The song was certified 15× Platinum by the RIAA on October 6, 2025. It has sold 610,000 copies in the United States as of March 2020.

==Composition==
"Beautiful Crazy" is a song by American country music artist Luke Combs, with a duration of 3 minutes and 13 seconds. The track has a tempo of 154 BPM but can also be played at half-time at 77 BPM. It is in the key of B major and has a 3/4 time signature.
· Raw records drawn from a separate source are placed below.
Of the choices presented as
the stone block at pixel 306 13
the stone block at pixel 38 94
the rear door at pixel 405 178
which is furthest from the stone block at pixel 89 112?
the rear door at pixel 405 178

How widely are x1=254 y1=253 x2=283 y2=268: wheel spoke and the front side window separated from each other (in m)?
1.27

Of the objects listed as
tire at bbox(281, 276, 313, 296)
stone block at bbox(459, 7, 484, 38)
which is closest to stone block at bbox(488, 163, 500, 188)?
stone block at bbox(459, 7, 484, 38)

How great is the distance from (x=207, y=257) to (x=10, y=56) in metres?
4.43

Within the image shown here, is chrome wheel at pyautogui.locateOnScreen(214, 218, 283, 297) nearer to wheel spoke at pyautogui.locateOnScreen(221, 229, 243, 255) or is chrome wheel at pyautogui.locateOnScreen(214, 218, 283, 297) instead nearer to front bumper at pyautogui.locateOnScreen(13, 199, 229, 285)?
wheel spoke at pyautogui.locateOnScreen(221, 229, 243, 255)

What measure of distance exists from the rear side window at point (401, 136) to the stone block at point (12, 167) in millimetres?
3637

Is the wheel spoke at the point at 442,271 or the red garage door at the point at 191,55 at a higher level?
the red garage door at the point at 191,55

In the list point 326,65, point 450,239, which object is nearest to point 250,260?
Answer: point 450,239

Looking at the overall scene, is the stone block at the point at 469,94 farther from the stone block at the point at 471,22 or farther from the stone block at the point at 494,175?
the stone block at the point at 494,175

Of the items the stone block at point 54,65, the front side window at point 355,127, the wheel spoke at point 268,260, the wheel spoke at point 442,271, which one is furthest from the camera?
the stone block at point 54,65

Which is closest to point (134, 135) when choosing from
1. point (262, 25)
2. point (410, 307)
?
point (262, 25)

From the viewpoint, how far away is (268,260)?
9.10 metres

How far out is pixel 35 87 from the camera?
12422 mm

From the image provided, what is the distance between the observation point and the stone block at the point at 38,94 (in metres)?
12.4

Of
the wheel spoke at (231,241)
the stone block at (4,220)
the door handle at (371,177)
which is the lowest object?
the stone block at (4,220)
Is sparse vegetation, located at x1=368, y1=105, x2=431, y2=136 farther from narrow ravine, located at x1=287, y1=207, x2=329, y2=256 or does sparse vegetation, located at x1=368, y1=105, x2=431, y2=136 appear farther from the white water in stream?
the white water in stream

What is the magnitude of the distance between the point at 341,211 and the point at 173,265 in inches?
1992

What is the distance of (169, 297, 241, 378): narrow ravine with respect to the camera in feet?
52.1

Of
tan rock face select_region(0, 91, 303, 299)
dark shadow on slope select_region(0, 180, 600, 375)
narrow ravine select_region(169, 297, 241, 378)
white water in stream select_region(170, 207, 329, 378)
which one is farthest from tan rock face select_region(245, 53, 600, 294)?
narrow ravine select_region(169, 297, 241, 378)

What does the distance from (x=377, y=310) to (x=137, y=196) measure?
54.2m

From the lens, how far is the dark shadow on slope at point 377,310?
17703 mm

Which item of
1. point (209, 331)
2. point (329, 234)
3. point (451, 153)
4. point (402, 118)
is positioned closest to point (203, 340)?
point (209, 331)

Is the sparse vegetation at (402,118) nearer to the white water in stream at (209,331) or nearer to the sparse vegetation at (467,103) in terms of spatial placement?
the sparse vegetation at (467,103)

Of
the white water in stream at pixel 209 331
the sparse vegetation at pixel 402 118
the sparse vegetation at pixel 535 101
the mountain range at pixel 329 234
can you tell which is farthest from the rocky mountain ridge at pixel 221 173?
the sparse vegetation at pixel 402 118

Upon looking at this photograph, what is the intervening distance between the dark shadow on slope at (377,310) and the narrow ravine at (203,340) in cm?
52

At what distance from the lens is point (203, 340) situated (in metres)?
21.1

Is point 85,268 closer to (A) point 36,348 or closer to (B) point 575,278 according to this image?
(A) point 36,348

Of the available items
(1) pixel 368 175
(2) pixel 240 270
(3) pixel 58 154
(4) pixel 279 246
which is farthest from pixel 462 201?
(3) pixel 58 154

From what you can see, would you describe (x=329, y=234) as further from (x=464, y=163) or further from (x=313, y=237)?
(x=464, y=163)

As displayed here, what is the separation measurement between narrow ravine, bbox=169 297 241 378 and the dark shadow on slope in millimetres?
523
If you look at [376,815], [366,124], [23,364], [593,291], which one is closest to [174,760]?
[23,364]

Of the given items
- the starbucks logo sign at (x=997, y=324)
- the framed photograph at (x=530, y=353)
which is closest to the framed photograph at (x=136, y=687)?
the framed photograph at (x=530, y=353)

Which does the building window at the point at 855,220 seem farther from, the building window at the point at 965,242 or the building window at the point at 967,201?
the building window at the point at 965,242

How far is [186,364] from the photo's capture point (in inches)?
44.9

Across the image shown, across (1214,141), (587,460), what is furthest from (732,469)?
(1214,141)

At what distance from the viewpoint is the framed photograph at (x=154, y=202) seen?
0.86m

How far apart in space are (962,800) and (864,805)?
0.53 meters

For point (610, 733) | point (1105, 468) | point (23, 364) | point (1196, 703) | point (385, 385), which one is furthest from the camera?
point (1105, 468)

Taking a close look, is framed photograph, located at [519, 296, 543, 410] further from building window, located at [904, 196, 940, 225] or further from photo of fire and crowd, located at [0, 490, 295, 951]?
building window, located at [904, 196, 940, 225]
The song features moderate energy and is somewhat danceable.

==Personnel==
From This One's for You Too liner notes.

- Luke Combs - lead vocals
- Aubrey Haynie – fiddle
- Wil Houchens – keyboards
- Carl Miner – acoustic guitar
- Scott Moffatt – electric guitar, background vocals, producer, mixing
- Gary Morse – pedal steel guitar
- Sol Philcox-Littlefield – electric guitar
- Jerry Roe – drums, percussion
- Jimmie Lee Sloas – bass guitar

==Charts==

===Weekly charts===

2018–2019 weekly chart performance for "Beautiful Crazy"
| Chart (2018–2019) | Peak position |
|---|---|
| Canada Hot 100 (Billboard) | 35 |
| Canada Country (Billboard) | 1 |
| US Billboard Hot 100 | 21 |
| US Hot Country Songs (Billboard) | 1 |
| US Country Airplay (Billboard) | 1 |
| US Rolling Stone Top 100 | 57 |

2022–2025 chart performance for "Beautiful Crazy"
| Chart (2022–2025) | Peak position |
|---|---|
| Australia (ARIA) | 32 |
| New Zealand Catalogue Singles (RMNZ)^{[failed verification]} | 28 |

===Year-end charts===

2018 year-end chart performance for "Beautiful Crazy"
| Chart (2018) | Position |
|---|---|
| US Hot Country Songs (Billboard) | 26 |

2019 year-end chart performance for "Beautiful Crazy"
| Chart (2019) | Position |
|---|---|
| Canada (Canadian Hot 100) | 82 |
| US Billboard Hot 100 | 46 |
| US Country Airplay (Billboard) | 2 |
| US Hot Country Songs (Billboard) | 4 |
| US Rolling Stone Top 100 Featuring Leon Bridges; | 35 |

2023 year-end chart performance for "Beautiful Crazy"
| Chart (2023) | Position |
|---|---|
| Australia (ARIA) | 66 |

2024 year-end chart performance for "Beautiful Crazy"
| Chart (2024) | Position |
|---|---|
| Australia (ARIA) | 80 |

===Decade-end charts===

Decade-end chart performance for "Beautiful Crazy"
| Chart (2010–2019) | Position |
|---|---|
| US Hot Country Songs (Billboard) | 13 |

==Certifications==

| Region | Certification | Certified units/sales |
| Australia (ARIA) | 9× Platinum | 630,000^{‡} |
| Canada (Music Canada) | 3× Platinum | 240,000^{‡} |
| New Zealand (RMNZ) | 3× Platinum | 90,000^{‡} |
| United Kingdom (BPI) | Platinum | 600,000^{‡} |
| United States (RIAA) | 15× Platinum | 15,000,000^{‡} |
^{‡} Sales+streaming figures based on certification alone.